--- Provided text ---

EC Probe Could Have “Material” Implications for Apple
posted Jun 30, 2015 by Paul Oliveira, CPA
The European Commission’s (EC’s) investigation of Apple’s transfer pricing arrangements in Ireland could have a “material” effect on the company.
If it is determined that Ireland’s corporate tax practices amount to illegal state aid, the EC could require Dublin to recover as much as ten years of past taxes from the technology giant.
Apple told the Securities and Exchange Commission that it has been unable to estimate the amount of the potential past taxes but that it could be “material.” Earlier this year, the company said that a tax recovery could adversely affect its cash flow and financial condition.
The commission had expected to complete the investigation into these tax arrangements by the end of the first quarter, but it has delayed that due to difficulty getting relevant information.
The commission indicated that Irish tax authorities have been fully cooperative, but it noted that, although Irish transfer pricing rules have been tightened, the Irish tax administration had a significant degree of discretion in the past.
Such discretion may have been used to reduce Apple’s tax burden below the level it should pay, the commission said. It noted that the number of Irish tax rulings on transfer pricing arrangements is limited.
In a news release, the EC claimed that some EU member states appear to issue advance tax rulings that reduce the tax burdens for some multinational companies. The rulings are used to confirm the size of a company’s future tax bills. The commission has said that it suspects Ireland’s ruling may have granted an advantage to Apple.
The EC stated that it’s investigating whether state aid was involved in the transfer pricing arrangements used to calculate the taxable profit of two Apple subsidiaries. The commission expressed concerns that the calculations used to set the taxable basis could underestimate taxable profit.
State aid is any advantage granted on a selective basis to certain business undertakings. It is generally prohibited in the European Union (EU) unless it is justified by economic reasons.
If your company has received any advance tax ruling from an EU member state, consult with your international tax advisor to help ensure that it will pass EC scrutiny.

---

■ **Instructions for the task**
Set down the passage of the article on the EC's Apple investigation between "Apple told the" and "getting relevant information.", inclusive, without changing a word.

--- Data extract ---

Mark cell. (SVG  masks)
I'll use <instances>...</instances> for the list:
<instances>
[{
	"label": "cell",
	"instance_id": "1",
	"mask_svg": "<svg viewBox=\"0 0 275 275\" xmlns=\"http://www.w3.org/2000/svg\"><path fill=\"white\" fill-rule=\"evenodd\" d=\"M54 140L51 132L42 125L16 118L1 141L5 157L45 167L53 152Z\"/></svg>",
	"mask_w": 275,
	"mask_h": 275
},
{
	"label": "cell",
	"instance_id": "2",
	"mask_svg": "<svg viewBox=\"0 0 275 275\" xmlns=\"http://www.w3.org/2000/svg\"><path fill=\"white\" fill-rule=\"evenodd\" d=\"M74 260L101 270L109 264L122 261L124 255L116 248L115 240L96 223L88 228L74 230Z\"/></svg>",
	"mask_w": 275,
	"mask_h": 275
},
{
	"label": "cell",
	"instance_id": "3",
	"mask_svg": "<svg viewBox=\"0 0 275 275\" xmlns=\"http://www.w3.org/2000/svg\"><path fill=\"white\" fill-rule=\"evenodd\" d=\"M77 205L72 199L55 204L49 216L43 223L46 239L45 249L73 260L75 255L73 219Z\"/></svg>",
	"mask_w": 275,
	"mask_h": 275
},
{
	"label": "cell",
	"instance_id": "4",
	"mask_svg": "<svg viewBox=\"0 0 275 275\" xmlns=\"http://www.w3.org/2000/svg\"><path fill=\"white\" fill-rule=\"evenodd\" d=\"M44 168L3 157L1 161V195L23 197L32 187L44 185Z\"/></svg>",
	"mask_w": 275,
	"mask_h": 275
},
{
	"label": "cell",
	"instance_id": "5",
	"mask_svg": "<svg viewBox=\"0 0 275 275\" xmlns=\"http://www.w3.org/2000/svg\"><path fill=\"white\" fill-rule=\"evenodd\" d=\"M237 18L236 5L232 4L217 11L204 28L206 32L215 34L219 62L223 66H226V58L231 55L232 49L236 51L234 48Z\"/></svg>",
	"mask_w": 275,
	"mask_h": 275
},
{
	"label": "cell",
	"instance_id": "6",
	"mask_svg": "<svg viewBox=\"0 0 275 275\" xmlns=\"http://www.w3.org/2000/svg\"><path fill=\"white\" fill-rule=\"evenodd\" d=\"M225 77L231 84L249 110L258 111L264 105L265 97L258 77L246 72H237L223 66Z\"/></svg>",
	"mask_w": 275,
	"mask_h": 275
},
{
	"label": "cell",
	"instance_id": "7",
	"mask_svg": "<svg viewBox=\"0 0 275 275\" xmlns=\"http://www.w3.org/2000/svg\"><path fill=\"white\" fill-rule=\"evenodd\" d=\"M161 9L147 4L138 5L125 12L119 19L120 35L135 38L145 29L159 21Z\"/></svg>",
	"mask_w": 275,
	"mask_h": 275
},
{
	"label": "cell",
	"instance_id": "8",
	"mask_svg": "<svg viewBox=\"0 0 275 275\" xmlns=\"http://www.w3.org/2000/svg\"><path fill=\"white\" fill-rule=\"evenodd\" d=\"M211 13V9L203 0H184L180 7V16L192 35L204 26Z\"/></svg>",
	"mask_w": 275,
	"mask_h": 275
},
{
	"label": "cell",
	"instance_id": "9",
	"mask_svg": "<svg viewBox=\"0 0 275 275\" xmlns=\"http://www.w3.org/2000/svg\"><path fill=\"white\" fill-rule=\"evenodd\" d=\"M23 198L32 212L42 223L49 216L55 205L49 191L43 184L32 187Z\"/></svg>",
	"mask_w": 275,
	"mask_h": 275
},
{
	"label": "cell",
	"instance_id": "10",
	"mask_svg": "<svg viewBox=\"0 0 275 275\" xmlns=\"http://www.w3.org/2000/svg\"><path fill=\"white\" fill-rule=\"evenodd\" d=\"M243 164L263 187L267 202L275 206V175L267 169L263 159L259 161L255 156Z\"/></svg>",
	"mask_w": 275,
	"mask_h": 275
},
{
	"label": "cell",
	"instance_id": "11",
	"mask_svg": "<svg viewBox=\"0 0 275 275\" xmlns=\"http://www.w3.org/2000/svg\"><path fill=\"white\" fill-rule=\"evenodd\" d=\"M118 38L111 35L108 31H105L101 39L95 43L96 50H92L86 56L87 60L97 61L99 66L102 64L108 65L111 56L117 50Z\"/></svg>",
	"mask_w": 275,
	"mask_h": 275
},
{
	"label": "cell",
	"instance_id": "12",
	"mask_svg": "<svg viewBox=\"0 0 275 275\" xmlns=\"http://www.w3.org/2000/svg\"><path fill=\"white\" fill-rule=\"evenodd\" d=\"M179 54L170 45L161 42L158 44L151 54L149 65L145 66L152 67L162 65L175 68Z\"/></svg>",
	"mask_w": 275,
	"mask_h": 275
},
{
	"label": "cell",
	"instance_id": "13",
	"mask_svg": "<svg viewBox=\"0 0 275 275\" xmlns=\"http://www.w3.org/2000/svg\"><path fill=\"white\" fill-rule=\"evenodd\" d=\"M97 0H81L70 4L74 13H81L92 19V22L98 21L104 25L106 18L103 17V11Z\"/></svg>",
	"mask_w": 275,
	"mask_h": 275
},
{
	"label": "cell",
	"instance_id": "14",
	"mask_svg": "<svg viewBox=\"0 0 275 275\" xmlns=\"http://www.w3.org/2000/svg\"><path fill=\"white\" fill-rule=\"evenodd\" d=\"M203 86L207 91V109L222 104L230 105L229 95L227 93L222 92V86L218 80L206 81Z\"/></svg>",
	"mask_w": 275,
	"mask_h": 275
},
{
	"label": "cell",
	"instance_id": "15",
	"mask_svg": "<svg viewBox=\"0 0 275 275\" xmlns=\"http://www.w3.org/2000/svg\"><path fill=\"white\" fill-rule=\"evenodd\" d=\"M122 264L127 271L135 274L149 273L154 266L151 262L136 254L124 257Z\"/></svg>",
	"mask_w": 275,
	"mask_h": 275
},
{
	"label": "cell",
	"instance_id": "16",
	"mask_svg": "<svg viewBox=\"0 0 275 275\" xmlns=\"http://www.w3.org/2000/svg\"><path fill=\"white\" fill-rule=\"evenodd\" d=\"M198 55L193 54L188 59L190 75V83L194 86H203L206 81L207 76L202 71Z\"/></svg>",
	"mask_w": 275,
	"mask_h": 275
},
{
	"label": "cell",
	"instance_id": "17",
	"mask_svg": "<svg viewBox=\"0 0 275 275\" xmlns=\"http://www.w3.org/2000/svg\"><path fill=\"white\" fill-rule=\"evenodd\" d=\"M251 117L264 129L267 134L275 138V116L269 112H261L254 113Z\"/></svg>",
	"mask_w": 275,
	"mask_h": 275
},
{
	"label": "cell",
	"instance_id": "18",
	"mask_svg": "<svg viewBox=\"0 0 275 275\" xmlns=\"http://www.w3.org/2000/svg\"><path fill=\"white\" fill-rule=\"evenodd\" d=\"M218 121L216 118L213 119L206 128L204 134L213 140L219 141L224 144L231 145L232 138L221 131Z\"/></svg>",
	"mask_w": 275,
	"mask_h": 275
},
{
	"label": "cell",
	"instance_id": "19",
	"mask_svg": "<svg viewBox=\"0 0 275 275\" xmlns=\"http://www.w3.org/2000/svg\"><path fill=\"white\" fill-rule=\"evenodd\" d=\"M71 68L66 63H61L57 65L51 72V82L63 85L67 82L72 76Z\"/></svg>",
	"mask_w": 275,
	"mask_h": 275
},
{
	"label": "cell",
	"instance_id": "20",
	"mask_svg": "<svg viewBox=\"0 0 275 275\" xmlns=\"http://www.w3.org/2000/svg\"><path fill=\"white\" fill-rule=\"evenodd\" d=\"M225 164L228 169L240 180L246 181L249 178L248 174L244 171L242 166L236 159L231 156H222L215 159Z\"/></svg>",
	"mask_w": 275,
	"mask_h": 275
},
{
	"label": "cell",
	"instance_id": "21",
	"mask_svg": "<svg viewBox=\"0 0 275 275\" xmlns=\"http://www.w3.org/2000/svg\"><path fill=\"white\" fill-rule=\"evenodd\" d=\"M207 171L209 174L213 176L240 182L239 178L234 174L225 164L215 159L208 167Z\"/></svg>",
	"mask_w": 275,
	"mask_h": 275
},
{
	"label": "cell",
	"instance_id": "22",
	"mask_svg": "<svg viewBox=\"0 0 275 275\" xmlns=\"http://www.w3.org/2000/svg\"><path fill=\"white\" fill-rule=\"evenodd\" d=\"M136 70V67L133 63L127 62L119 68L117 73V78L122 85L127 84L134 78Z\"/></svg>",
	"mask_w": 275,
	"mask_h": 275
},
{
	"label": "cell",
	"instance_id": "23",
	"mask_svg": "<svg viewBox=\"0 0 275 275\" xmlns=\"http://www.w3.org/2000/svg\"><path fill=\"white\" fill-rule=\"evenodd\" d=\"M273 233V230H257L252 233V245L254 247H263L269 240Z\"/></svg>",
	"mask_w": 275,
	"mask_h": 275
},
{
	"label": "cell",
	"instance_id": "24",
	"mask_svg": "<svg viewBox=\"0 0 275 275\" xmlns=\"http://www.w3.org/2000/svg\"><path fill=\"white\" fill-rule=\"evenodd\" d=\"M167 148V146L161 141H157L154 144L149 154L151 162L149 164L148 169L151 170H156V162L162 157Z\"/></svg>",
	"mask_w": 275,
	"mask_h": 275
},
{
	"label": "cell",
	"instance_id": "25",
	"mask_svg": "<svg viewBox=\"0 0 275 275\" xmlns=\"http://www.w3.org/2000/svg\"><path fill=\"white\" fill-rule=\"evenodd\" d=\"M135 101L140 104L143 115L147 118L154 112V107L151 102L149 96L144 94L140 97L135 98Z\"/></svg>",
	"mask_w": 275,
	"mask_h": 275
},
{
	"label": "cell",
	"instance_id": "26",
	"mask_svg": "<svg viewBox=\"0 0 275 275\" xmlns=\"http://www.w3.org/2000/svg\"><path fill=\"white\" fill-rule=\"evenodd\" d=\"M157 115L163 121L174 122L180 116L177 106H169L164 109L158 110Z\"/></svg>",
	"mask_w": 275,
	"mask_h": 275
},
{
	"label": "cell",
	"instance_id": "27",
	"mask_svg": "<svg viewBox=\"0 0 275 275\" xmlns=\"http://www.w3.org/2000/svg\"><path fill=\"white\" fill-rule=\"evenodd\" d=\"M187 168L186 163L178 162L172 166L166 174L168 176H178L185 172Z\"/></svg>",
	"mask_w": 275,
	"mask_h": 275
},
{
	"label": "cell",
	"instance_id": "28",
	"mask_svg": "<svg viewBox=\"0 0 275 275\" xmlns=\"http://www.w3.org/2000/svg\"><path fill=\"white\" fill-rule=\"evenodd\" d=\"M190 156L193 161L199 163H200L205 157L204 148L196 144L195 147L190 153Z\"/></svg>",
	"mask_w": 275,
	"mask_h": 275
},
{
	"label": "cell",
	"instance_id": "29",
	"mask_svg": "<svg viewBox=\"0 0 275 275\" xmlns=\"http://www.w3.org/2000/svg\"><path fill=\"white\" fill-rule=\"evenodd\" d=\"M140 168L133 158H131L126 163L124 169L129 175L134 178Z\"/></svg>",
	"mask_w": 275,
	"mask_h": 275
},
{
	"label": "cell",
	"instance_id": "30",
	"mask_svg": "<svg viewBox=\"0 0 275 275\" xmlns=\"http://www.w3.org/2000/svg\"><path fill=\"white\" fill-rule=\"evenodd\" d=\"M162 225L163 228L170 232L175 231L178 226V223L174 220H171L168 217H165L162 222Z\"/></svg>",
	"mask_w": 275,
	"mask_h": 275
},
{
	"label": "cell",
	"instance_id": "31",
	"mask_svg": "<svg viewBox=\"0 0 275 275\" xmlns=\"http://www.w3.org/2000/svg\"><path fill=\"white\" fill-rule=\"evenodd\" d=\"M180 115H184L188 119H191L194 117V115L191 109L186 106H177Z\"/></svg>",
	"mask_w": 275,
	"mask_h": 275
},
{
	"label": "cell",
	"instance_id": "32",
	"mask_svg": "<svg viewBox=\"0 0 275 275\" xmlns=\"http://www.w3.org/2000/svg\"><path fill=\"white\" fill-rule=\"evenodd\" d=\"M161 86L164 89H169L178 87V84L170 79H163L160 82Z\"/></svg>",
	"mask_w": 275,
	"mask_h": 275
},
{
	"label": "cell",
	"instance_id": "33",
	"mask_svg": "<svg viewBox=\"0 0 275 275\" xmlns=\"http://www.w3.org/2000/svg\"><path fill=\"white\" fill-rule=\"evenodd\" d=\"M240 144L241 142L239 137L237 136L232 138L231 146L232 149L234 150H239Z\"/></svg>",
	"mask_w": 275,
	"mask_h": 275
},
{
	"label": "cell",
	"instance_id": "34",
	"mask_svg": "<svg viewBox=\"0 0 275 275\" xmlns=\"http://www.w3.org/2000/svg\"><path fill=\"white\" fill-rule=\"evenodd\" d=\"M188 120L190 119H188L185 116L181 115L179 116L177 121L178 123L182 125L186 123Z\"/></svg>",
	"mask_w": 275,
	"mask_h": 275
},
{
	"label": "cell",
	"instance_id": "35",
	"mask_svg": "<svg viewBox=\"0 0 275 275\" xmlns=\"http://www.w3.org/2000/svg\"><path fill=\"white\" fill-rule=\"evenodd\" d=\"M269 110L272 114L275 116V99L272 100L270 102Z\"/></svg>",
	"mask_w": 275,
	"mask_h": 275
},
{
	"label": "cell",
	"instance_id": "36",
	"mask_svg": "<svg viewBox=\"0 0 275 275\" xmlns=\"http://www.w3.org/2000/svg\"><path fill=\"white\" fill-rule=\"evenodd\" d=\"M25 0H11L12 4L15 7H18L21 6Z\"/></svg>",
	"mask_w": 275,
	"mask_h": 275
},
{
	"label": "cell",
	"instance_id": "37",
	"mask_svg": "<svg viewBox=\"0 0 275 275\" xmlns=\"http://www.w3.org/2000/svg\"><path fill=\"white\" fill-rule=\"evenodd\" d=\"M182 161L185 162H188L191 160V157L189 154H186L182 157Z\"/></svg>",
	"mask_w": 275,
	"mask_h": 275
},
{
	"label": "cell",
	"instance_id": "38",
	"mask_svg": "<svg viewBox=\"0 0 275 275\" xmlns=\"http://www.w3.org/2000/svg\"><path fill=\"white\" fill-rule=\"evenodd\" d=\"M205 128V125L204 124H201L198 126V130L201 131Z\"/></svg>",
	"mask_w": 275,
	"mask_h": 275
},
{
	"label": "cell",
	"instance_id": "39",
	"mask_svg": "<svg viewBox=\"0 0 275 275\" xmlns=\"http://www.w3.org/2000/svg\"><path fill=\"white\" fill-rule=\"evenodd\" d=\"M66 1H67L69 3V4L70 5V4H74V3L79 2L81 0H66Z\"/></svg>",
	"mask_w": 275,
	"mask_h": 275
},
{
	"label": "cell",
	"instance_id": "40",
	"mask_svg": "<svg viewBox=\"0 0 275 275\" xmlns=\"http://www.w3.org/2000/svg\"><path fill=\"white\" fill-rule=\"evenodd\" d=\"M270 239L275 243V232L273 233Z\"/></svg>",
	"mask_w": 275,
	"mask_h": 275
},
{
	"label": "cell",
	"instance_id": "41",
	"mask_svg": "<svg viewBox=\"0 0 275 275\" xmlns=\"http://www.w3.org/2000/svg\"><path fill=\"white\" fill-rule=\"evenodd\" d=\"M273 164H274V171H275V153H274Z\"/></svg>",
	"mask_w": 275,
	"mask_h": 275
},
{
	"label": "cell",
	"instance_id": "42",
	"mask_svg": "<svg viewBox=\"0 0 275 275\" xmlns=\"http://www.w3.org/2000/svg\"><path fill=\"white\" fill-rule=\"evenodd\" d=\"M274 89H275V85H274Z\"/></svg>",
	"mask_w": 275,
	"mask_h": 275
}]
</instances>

---

■ **Expected answer**
Apple told the Securities and Exchange Commission that it has been unable to estimate the amount of the potential past taxes but that it could be “material.” Earlier this year, the company said that a tax recovery could adversely affect its cash flow and financial condition.
The commission had expected to complete the investigation into these tax arrangements by the end of the first quarter, but it has delayed that due to difficulty getting relevant information.